= Set problem A =
In the text on local newspaper campaigns, which two neighboring dailies are named?
= Set problem B =
From the text on local newspaper campaigns, write out the part that opens with the words containing "This campaign made" and closes with "or circulation size.", replacing "newsroom" with "editorial office".

Not long ago Südkurier editor-in-chief Stefan Lutz wrote a testimonial on his site making the case for people to subscribe. His argument: more than 120 editors work for the readers of Südkurier every day. (The campaign has disappeared from the website, so I don’t have the exact number, but it was in the low three-digit range).
This campaign made me think about the prospects of traditional local newspapers. Was the situation of Südkurier typical for local journalism as practiced by many daily newspapers? Also, how effective were such campaigns, reaching out to audiences?
As a long-standing editor-in-chief and editorial director, I can of course completely understand taking pride in your journalistic organisation. What is less clear is how a reader who is supposed to become a subscriber would interpret the statement. After all, they cannot judge if the number of editors is a little or a lot for a newsroom the size of Südkurier. They have no reference points for the number of local editions or circulation size.
Since the reader does not know how many editors neighbouring dailies Schwäbische Zeitung or Badische Zeitung employ (there was no such information in the campaign), they cannot even compare whether Südkurier employs more or fewer editors. At most, they can try to compare the quality of the content.
My conclusion: For the potential subscriber, this number – which is meant to say how much effort you are putting in – actually says nothing. The fact that a newspaper employs a number of editors is also not that unusual.
Audiences could even respond that they would rather have eighty fully committed and target group-oriented editors than twice as many average or unmotivated editors. Of course, I don’t want to say anything against the great colleagues at Südkurier. On the contrary.

= Image and question records =
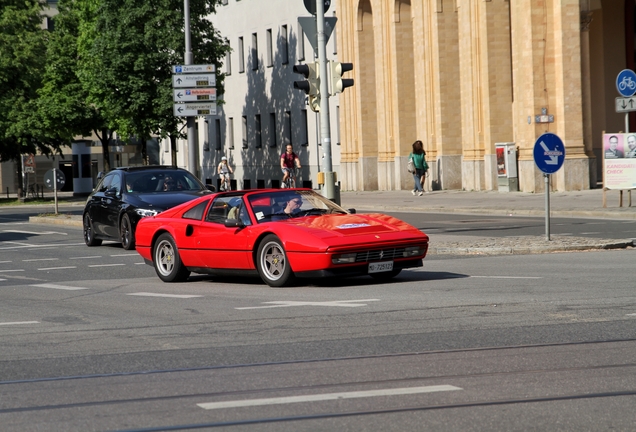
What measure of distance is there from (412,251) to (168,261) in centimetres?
370

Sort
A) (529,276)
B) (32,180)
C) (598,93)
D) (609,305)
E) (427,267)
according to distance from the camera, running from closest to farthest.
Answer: (609,305) < (529,276) < (427,267) < (598,93) < (32,180)

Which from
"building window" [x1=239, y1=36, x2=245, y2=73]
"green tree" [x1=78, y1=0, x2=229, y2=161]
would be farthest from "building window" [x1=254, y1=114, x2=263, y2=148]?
"green tree" [x1=78, y1=0, x2=229, y2=161]

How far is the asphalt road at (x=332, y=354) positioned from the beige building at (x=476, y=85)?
22727 millimetres

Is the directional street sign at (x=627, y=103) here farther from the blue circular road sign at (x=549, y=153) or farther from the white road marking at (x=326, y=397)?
the white road marking at (x=326, y=397)

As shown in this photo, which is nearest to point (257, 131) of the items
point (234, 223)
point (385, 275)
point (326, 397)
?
point (234, 223)

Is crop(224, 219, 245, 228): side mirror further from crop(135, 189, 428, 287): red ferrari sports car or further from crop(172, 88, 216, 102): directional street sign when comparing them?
crop(172, 88, 216, 102): directional street sign

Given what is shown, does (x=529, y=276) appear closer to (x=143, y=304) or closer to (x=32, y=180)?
(x=143, y=304)

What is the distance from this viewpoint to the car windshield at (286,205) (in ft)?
48.8

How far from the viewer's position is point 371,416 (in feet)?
21.1

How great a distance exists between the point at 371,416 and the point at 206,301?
267 inches

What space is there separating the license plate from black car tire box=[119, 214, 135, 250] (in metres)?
9.94

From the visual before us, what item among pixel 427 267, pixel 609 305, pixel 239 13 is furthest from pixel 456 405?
pixel 239 13

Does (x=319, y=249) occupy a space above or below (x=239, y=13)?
below

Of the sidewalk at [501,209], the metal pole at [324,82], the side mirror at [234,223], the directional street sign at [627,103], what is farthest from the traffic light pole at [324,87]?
the directional street sign at [627,103]
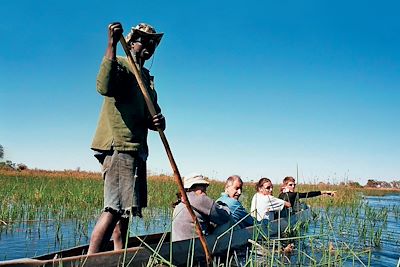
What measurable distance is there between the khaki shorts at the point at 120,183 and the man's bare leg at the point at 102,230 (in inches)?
2.4

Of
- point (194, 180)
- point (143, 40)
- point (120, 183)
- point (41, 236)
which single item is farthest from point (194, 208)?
point (41, 236)

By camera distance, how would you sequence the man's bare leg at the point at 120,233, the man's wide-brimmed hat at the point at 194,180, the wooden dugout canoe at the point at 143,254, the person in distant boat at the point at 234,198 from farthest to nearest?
1. the person in distant boat at the point at 234,198
2. the man's wide-brimmed hat at the point at 194,180
3. the man's bare leg at the point at 120,233
4. the wooden dugout canoe at the point at 143,254

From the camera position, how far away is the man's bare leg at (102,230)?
3.56 meters

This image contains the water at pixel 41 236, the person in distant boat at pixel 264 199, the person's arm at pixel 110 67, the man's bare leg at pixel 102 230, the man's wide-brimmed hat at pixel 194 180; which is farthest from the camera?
the person in distant boat at pixel 264 199

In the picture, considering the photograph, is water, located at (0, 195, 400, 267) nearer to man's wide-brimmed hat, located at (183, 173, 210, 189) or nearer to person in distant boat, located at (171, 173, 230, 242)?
person in distant boat, located at (171, 173, 230, 242)

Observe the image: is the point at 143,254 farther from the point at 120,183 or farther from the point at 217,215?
the point at 217,215

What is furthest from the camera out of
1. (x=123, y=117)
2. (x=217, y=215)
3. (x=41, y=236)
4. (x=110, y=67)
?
(x=41, y=236)

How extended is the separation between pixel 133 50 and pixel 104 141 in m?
0.80

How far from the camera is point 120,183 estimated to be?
3627 mm

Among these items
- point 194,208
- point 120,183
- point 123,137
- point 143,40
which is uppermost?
point 143,40

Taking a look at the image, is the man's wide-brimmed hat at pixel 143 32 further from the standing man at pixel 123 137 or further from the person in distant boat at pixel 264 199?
the person in distant boat at pixel 264 199

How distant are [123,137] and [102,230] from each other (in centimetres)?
75

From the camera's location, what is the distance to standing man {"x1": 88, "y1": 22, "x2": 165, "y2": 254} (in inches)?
141

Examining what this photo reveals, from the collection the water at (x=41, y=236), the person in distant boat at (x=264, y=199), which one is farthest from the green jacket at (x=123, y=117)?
the person in distant boat at (x=264, y=199)
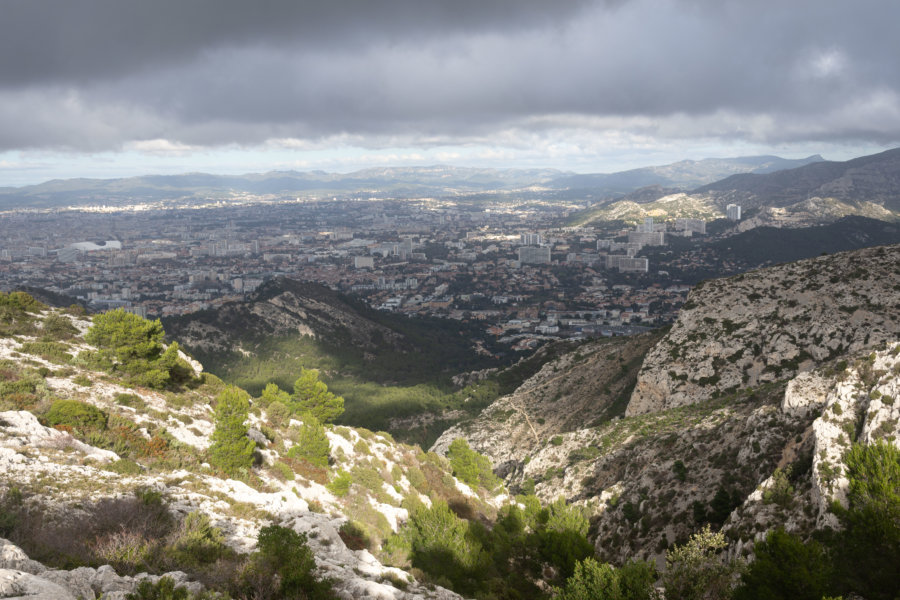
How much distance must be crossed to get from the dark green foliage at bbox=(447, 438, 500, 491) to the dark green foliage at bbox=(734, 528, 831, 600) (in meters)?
21.6

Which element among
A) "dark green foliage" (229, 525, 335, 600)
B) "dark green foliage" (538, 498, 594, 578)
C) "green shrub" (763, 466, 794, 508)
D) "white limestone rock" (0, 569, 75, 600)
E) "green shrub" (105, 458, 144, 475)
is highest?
"white limestone rock" (0, 569, 75, 600)

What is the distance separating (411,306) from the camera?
14375 cm

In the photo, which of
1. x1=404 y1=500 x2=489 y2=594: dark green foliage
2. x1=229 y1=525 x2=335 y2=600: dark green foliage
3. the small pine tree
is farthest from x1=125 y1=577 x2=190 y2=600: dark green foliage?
the small pine tree

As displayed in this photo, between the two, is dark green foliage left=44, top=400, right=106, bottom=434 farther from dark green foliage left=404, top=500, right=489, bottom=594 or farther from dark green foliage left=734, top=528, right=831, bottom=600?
dark green foliage left=734, top=528, right=831, bottom=600

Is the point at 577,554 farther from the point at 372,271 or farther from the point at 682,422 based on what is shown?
the point at 372,271

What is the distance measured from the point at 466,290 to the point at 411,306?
27.5 metres

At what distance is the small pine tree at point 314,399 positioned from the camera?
103 ft

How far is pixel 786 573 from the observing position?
10.9 m

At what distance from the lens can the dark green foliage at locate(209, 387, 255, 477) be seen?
18797mm

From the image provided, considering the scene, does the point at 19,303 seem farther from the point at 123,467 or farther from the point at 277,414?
the point at 123,467

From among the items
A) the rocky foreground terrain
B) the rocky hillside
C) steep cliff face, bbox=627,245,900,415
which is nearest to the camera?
the rocky hillside

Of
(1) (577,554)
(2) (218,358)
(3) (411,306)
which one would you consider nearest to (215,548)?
(1) (577,554)

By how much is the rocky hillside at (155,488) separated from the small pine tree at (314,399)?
6.98 feet

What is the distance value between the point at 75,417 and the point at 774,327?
Answer: 42080 mm
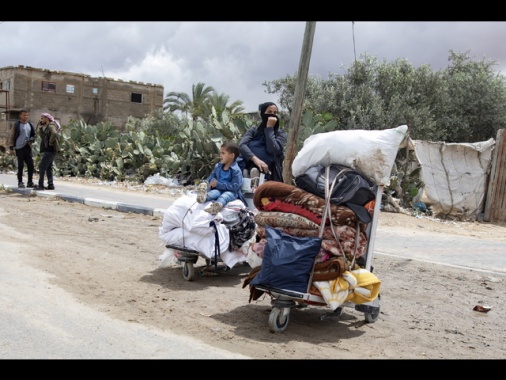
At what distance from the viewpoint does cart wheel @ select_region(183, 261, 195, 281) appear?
6412mm

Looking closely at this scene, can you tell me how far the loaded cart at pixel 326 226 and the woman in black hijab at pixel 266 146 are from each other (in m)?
1.74

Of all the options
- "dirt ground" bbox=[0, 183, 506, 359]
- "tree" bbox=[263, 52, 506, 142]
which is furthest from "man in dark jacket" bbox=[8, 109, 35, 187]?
"tree" bbox=[263, 52, 506, 142]

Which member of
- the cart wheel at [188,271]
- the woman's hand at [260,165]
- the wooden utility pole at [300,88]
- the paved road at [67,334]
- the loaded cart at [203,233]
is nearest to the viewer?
the paved road at [67,334]

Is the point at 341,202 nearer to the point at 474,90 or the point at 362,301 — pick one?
the point at 362,301

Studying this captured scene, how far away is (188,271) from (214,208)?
84 centimetres

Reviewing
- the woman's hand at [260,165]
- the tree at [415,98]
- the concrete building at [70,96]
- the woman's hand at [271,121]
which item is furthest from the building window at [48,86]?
the woman's hand at [260,165]

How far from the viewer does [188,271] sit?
6.43 m

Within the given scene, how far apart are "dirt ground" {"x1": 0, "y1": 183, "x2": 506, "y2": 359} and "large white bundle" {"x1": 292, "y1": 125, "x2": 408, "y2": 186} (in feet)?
4.66

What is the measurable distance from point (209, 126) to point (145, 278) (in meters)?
11.2

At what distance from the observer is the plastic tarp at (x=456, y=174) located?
45.1 ft

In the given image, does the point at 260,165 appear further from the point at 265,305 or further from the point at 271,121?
the point at 265,305

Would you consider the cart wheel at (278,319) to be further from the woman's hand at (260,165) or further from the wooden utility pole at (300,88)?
the wooden utility pole at (300,88)
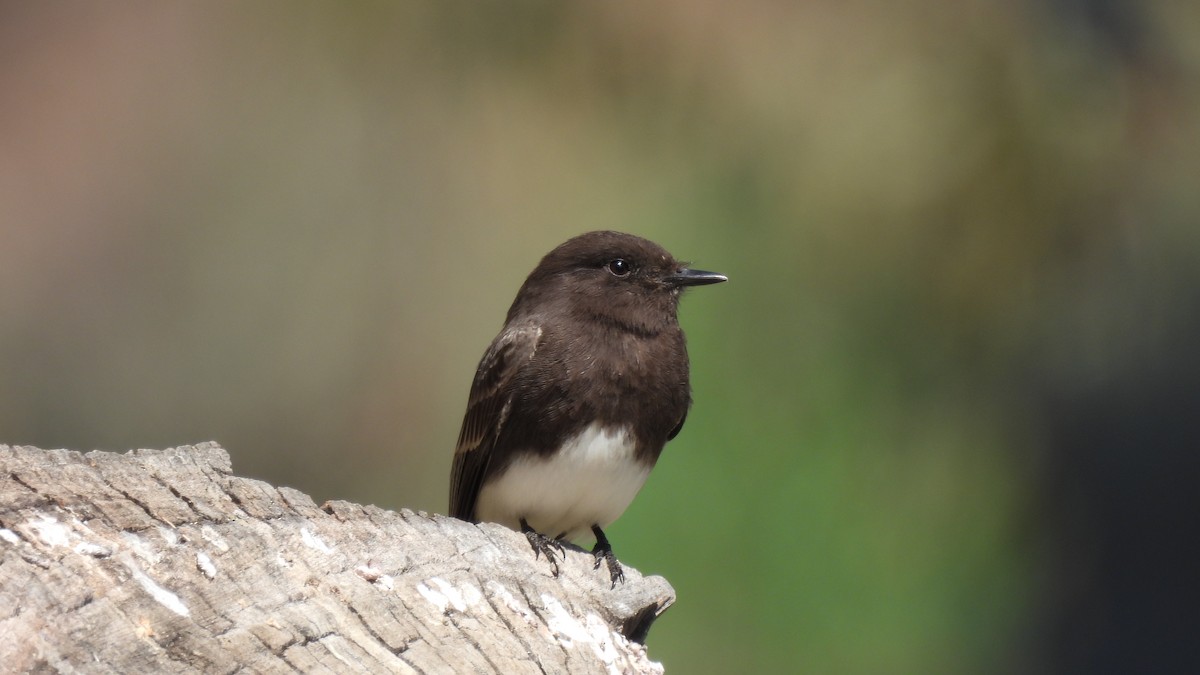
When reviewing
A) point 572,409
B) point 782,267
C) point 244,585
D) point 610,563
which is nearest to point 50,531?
point 244,585

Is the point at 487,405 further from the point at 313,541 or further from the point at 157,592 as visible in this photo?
the point at 157,592

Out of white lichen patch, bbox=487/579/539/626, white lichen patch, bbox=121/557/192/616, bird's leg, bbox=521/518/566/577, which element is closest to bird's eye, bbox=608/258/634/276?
bird's leg, bbox=521/518/566/577

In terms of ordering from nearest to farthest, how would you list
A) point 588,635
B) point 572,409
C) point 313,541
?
point 313,541 < point 588,635 < point 572,409

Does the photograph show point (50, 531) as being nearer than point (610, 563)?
Yes

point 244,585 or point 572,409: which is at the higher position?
point 572,409

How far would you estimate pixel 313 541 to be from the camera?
2.28 metres

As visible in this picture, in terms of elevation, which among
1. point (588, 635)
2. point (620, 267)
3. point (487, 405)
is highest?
point (620, 267)

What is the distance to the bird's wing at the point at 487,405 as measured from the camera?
3.89 metres

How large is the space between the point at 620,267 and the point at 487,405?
27.2 inches

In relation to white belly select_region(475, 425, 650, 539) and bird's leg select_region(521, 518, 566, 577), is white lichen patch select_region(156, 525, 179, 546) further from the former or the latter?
white belly select_region(475, 425, 650, 539)

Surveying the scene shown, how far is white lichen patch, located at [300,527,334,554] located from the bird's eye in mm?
2161

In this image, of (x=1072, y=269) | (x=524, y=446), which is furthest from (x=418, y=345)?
(x=1072, y=269)

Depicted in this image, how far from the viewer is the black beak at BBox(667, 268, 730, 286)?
429cm

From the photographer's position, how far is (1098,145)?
716cm
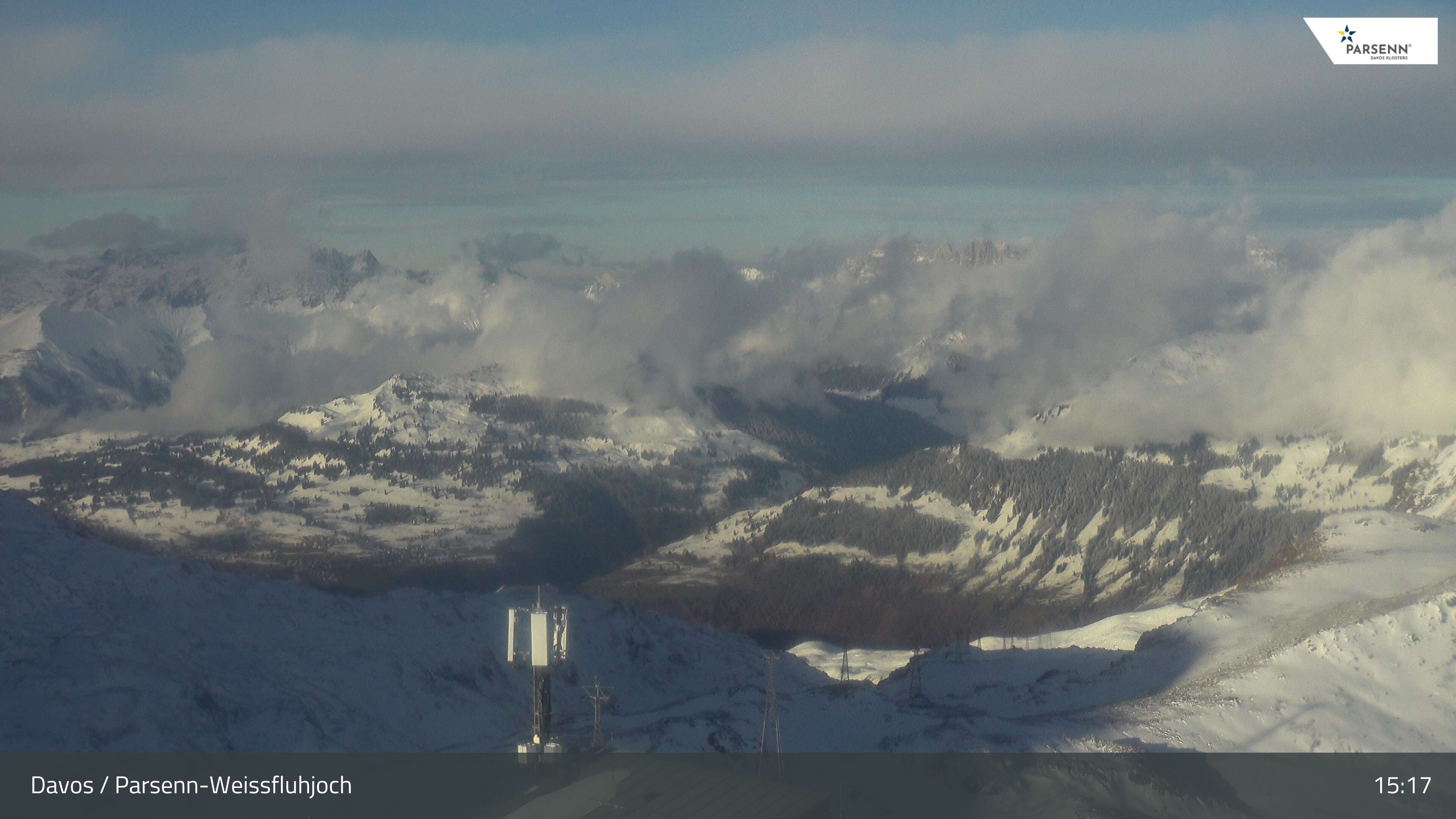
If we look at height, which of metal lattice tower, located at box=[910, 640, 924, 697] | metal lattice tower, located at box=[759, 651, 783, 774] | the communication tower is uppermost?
the communication tower

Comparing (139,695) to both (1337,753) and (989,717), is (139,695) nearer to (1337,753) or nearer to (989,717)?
(989,717)

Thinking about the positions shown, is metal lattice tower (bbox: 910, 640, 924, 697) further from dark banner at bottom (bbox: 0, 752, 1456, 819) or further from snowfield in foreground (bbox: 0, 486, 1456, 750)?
dark banner at bottom (bbox: 0, 752, 1456, 819)

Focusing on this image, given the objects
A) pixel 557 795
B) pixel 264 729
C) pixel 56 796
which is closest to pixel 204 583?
pixel 264 729

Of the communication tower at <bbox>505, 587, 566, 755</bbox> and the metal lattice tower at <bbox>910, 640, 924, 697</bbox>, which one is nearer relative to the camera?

= Right answer A =
Schwäbische Zeitung and Badische Zeitung.

= Right answer B =
This campaign made me think about the prospects of traditional local newspapers. Was the situation of Südkurier typical for local journalism as practiced by many daily newspapers? Also, how effective were such campaigns, reaching out to audiences?
As a long-standing editor-in-chief and editorial director, I can of course completely understand taking pride in your journalistic organisation. What is less clear is how a reader who is supposed to become a subscriber would interpret the statement. After all, they cannot judge if the number of editors is a little or a lot for a editorial office the size of Südkurier. They have no reference points for the number of local editions or circulation size.